Records
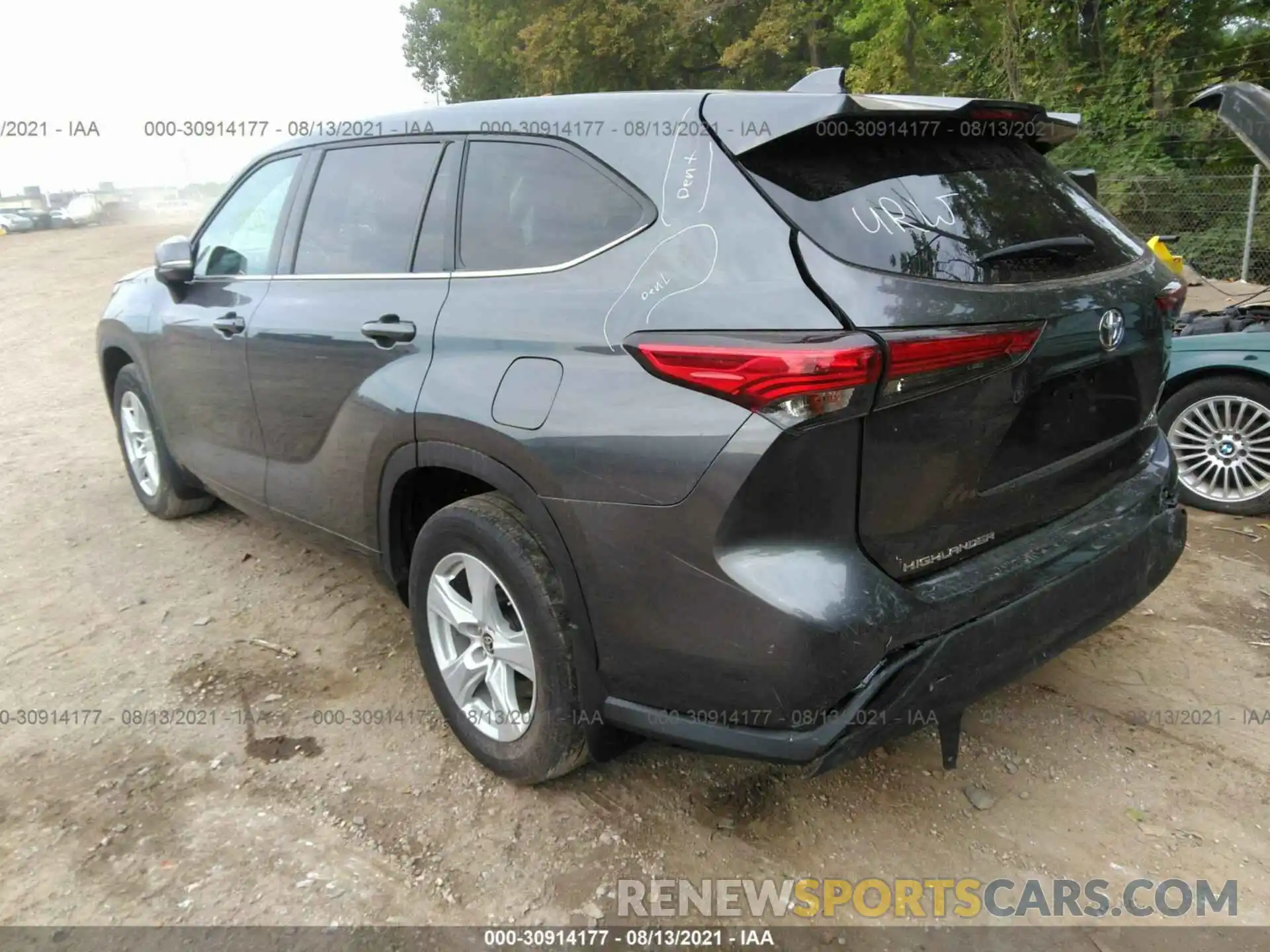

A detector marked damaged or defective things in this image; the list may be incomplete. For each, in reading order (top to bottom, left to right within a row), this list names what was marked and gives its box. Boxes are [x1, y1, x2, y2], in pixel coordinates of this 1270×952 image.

damaged rear bumper [599, 436, 1183, 772]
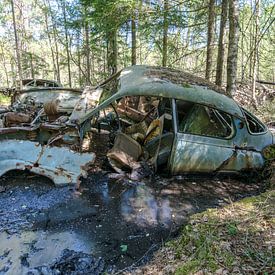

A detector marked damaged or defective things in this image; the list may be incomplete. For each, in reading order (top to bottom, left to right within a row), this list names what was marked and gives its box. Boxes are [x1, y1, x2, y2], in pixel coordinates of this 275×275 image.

abandoned volkswagen beetle [0, 65, 274, 185]
rusted car body [0, 66, 274, 185]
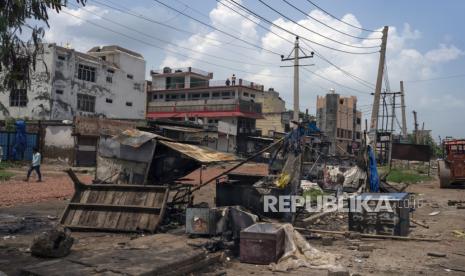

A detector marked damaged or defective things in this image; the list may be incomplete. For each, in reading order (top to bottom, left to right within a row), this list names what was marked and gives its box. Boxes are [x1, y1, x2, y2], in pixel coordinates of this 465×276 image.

damaged structure [0, 44, 145, 119]
partially burned roof [159, 140, 239, 164]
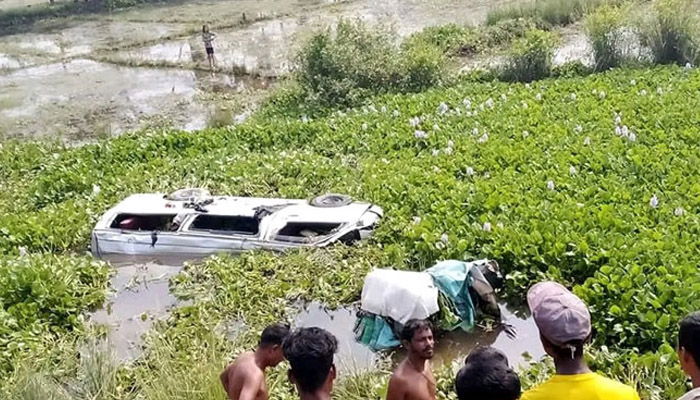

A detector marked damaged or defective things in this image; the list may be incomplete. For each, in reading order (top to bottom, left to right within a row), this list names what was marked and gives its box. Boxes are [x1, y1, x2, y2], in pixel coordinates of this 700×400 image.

overturned white van [89, 189, 382, 258]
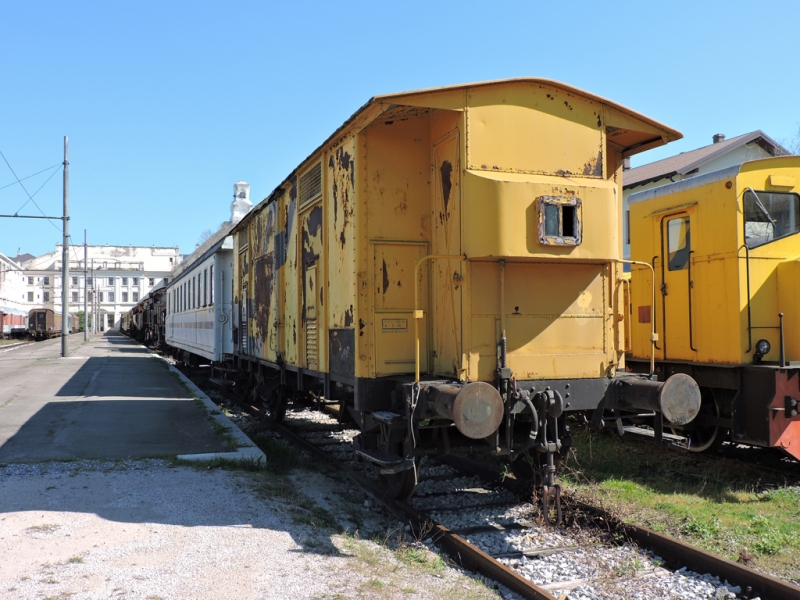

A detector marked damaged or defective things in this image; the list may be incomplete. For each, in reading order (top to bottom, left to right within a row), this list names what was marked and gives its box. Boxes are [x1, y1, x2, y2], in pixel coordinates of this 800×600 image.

rusty yellow railcar [231, 77, 700, 512]
rusty yellow railcar [628, 156, 800, 460]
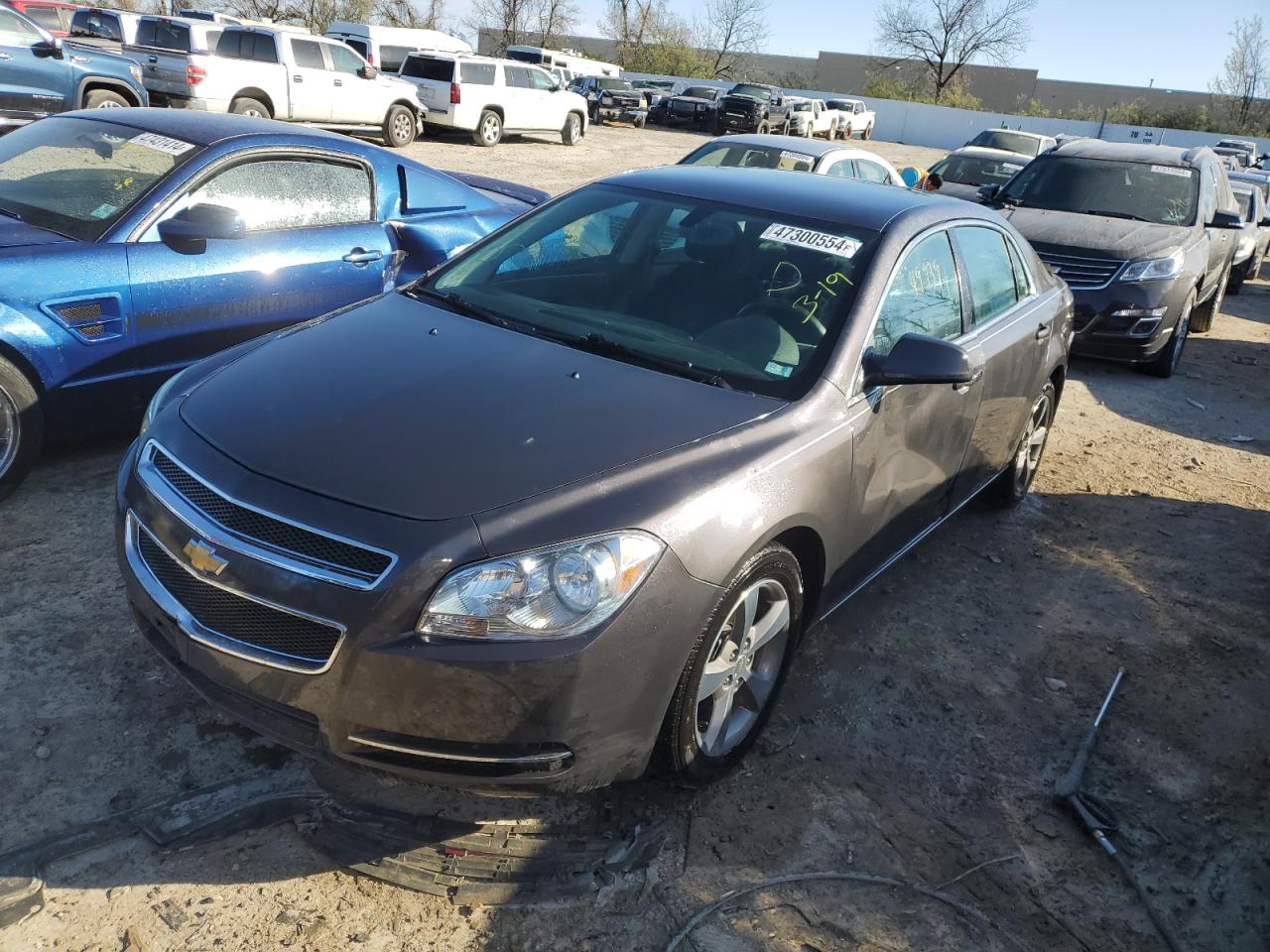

WHAT THE EXERCISE ASKS
Reproduce each of the records above word for word, omitting the pictures.

SOLUTION TO THIS TASK
A detector marked damaged or defective things in this image; the list may be incomplete. For each, in reading order (top to bottom, left to right within a row), this list names what was marked and gives its box. Boxes are [x1, y1, x2, y2], in pixel coordinates of this 1270×952 image.

damaged rear bumper [599, 436, 1183, 772]

A detector marked damaged or defective things in this image; the list may be incomplete. For each, in reading order (top to bottom, left to right within a row), this list names what was marked and gives its box. Boxes are [x1, y1, x2, y2], in pixel coordinates of this 275×275 image.

abandoned volkswagen beetle [0, 65, 274, 185]
rusted car body [0, 66, 274, 185]

A detector marked damaged or defective things in this image; the list may be incomplete. For each, in reading order (top to bottom, left to right within a row), this list names what was marked and gives its box. Boxes are [x1, y1, x2, y2], in pixel coordinates of this 465×276 image.

damaged structure [0, 44, 145, 119]
partially burned roof [159, 140, 239, 164]

A detector marked damaged or defective things in this image; the list may be incomplete. For each, in reading order (top to bottom, left to right within a row), this list names what was marked and gives its box. Boxes are [x1, y1, x2, y2], in pixel coordinates of this 700×400 image.

overturned white van [89, 189, 382, 258]

A detector marked damaged or defective things in this image; the list may be incomplete. For each, in reading order (top to bottom, left to right within a row), this list names what was marked and gives its box. Boxes are [x1, y1, x2, y2], in pixel coordinates of this 800×600 image.

rusty yellow railcar [231, 77, 700, 512]
rusty yellow railcar [628, 156, 800, 460]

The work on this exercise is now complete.